WHAT IS BEING ASKED: Everything before the line containing "family: Turdidae" stays out; print that line and all lines below it through the last, exactly.

INFORMATION SHOWN:
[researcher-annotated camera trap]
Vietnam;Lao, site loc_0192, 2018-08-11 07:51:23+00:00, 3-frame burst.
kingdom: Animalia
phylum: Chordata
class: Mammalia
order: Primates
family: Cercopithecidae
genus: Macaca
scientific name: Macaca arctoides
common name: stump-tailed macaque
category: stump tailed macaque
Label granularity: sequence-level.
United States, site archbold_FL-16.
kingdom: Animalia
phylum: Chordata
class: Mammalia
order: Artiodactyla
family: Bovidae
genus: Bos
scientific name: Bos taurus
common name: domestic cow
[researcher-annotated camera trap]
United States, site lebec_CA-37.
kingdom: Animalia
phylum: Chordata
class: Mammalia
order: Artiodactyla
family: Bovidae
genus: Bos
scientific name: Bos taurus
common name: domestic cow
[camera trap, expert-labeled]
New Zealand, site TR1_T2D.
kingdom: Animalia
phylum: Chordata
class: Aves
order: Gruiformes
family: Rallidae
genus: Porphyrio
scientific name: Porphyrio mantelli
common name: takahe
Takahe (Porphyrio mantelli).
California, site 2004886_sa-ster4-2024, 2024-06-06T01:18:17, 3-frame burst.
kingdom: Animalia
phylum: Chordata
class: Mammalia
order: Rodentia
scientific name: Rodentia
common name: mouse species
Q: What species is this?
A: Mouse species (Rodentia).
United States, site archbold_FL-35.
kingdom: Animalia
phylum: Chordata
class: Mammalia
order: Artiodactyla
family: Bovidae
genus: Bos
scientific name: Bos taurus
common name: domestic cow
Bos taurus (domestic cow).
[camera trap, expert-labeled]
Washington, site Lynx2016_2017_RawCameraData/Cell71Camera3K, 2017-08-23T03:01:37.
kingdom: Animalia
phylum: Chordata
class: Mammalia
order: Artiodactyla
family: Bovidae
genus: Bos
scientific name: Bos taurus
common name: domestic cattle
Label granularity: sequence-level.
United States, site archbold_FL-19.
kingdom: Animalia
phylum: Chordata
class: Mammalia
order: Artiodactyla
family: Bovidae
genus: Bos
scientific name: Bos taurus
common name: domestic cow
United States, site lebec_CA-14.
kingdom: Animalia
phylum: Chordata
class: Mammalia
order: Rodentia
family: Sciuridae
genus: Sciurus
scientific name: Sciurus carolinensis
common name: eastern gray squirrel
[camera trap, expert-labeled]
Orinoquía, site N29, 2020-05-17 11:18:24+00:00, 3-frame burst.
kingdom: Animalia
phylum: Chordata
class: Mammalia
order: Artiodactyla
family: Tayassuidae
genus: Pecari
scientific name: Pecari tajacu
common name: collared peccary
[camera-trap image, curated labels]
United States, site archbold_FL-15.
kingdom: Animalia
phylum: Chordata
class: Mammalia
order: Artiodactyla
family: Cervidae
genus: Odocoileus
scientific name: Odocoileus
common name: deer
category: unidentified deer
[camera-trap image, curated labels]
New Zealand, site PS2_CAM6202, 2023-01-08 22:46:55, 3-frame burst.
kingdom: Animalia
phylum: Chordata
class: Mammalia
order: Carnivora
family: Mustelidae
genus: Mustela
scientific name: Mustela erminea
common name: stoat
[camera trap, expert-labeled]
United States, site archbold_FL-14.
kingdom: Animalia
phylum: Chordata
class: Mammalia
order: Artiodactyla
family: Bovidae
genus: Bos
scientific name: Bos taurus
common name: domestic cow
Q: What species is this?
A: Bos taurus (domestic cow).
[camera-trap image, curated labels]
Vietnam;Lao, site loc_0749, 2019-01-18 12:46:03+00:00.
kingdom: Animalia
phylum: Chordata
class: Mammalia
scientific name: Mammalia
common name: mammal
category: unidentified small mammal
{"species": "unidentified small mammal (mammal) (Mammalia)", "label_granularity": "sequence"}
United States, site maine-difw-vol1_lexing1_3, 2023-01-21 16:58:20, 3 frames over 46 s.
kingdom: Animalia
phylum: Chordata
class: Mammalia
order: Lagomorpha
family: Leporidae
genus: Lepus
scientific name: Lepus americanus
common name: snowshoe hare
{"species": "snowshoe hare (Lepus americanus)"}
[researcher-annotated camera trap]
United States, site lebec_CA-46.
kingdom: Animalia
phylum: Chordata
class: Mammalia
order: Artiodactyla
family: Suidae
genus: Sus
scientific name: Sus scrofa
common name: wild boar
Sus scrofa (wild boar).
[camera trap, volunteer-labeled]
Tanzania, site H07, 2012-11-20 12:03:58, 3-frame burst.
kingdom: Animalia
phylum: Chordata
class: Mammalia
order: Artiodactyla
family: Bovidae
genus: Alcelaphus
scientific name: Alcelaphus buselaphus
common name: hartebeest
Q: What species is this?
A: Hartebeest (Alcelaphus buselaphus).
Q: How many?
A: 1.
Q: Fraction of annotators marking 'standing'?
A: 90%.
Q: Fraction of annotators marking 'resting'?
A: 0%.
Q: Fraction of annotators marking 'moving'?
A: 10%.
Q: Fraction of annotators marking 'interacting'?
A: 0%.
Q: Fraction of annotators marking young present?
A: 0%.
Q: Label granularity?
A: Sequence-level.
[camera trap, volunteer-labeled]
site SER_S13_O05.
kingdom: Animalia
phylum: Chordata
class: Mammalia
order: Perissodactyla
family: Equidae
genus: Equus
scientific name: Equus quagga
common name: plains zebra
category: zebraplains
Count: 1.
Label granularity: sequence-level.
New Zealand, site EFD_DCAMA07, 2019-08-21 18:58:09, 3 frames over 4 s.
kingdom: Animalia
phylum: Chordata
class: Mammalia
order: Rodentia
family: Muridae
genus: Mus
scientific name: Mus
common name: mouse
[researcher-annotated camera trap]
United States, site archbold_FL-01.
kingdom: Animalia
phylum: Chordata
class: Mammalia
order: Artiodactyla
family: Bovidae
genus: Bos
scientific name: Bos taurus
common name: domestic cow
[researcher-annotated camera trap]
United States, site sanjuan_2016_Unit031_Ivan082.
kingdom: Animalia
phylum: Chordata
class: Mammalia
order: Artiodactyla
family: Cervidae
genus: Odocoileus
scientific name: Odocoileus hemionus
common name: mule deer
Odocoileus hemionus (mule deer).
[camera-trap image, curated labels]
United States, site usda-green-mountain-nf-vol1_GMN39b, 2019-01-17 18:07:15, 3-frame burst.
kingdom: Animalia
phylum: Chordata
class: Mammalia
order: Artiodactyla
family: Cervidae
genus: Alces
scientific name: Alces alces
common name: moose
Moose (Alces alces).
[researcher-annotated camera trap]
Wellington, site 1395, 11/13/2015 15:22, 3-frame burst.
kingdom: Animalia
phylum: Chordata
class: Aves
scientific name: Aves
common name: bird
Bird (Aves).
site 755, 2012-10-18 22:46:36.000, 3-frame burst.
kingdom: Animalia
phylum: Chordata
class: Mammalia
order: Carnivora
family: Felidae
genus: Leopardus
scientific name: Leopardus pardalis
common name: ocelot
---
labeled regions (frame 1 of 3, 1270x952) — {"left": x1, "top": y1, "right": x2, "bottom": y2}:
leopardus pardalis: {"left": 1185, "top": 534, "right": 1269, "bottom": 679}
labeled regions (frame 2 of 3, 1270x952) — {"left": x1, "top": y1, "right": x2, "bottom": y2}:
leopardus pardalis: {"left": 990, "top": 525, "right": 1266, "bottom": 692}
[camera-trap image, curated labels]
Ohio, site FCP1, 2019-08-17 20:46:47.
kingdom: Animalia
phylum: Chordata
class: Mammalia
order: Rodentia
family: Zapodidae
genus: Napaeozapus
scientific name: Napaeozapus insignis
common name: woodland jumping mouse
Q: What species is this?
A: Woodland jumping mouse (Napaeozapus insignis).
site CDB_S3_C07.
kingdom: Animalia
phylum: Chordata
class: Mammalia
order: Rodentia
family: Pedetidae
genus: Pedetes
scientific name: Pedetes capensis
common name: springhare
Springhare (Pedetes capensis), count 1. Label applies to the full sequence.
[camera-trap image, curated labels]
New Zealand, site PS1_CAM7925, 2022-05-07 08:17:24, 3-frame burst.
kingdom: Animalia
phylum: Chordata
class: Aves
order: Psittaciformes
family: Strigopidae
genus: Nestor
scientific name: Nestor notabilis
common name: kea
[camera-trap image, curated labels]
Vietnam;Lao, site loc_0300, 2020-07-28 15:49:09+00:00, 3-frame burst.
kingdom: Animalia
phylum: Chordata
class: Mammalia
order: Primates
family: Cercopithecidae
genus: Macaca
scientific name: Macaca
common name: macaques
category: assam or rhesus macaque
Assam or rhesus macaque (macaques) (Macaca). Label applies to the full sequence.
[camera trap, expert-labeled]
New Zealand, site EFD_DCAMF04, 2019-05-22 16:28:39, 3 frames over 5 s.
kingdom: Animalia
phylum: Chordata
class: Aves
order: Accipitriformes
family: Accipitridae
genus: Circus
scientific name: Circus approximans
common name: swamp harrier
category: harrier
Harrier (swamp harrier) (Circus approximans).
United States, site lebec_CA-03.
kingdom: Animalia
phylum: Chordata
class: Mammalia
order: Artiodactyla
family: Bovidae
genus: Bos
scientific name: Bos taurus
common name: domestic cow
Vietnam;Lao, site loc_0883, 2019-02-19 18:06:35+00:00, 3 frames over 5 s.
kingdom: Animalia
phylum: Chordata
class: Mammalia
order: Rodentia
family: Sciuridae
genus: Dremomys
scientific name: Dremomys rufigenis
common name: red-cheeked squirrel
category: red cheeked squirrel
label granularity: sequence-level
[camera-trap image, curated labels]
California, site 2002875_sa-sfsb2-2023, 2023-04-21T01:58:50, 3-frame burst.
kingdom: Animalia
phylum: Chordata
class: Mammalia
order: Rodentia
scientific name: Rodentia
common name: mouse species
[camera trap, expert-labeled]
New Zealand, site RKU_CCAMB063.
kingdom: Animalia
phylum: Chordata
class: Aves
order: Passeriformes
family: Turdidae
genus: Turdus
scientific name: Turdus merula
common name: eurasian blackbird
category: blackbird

ANSWER SPACE:
family: Turdidae
genus: Turdus
scientific name: Turdus merula
common name: eurasian blackbird
category: blackbird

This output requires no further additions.